**WHAT THE TASK REQUIRES**
Find the lines of the material below that include the string "site", then copy each one.

**INFORMATION PROVIDED**
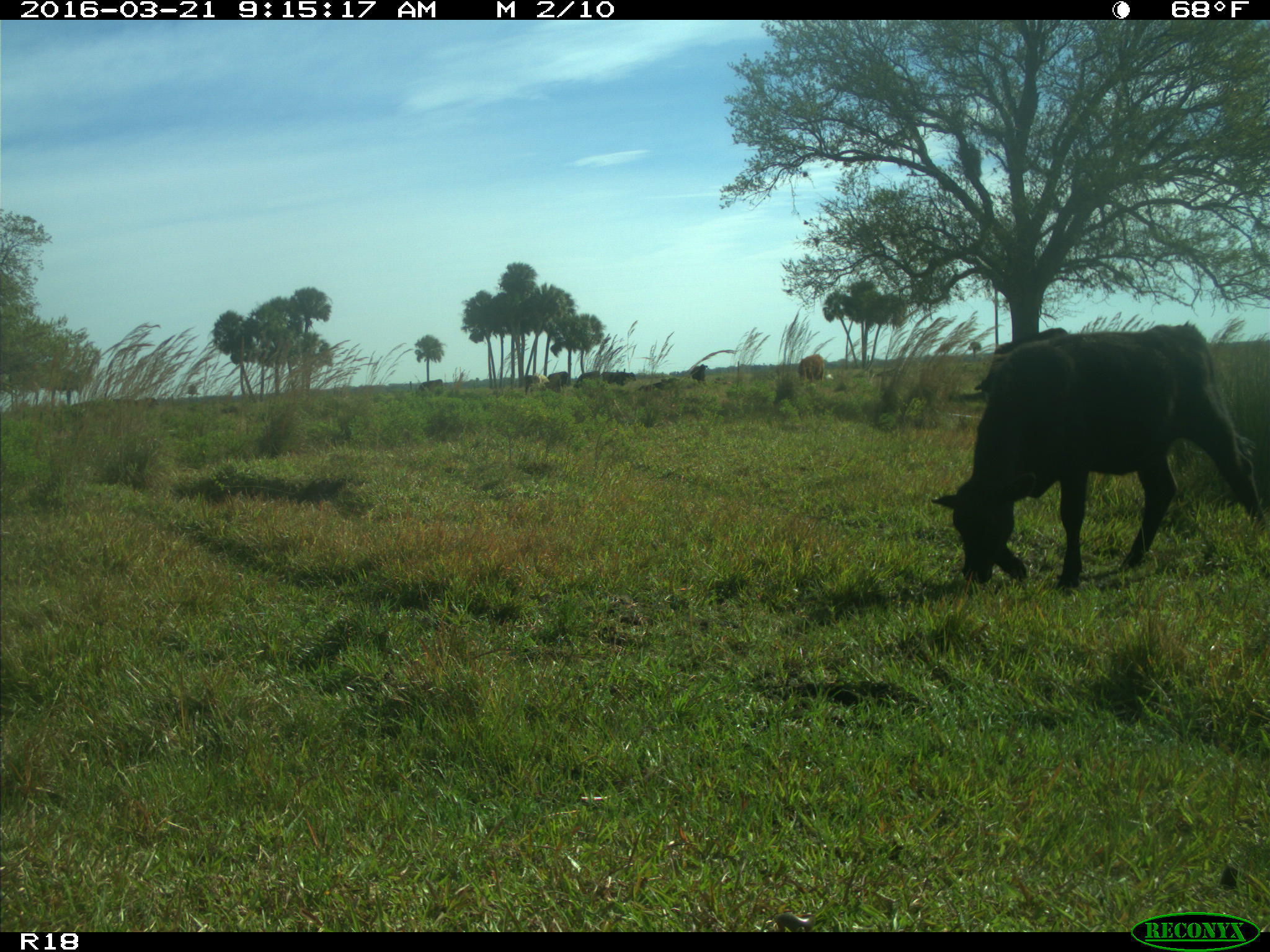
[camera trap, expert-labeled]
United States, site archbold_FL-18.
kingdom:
---
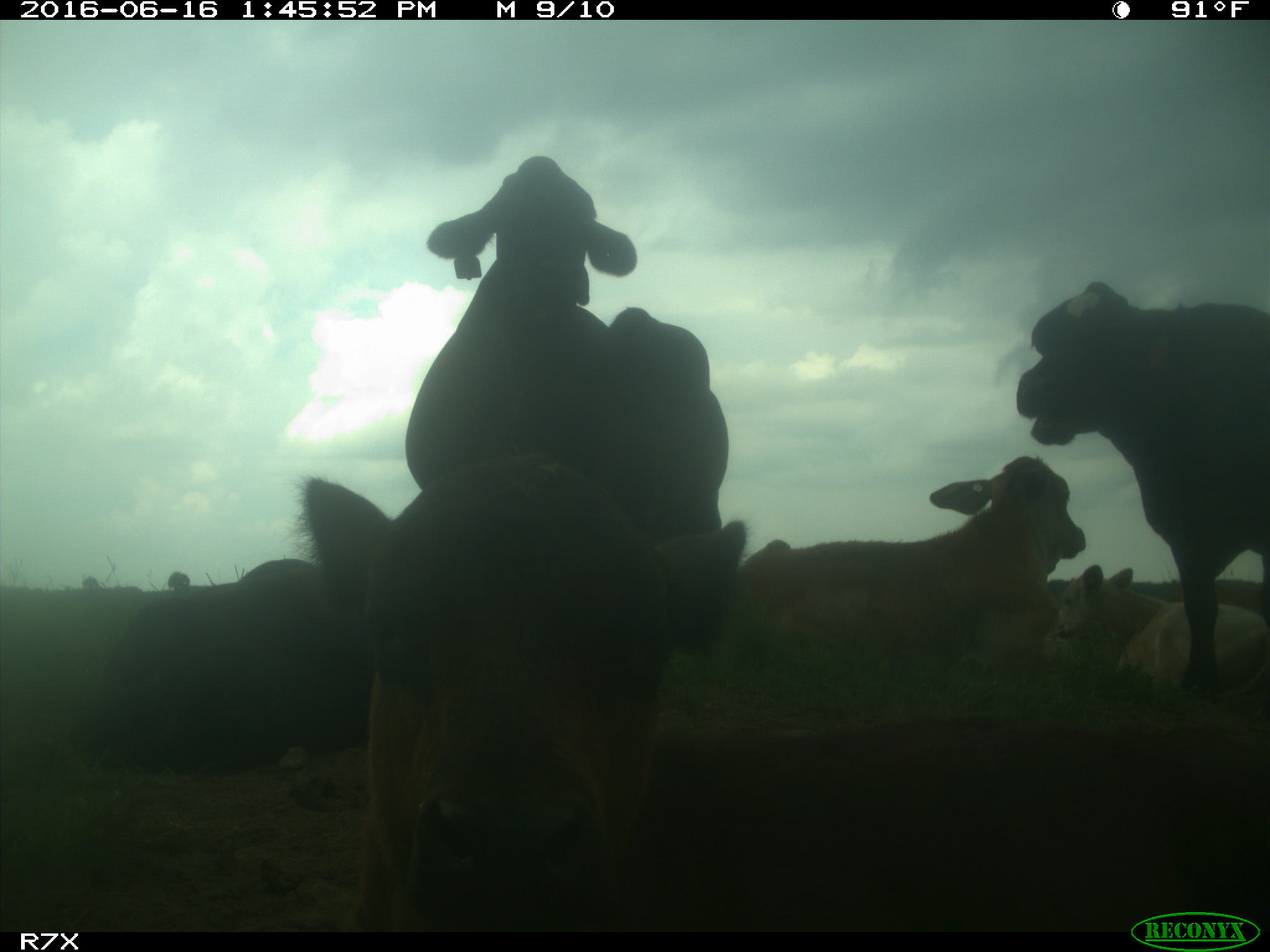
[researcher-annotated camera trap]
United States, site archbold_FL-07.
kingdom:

**EXERCISE RESPONSE**
United States, site archbold_FL-18.
United States, site archbold_FL-07.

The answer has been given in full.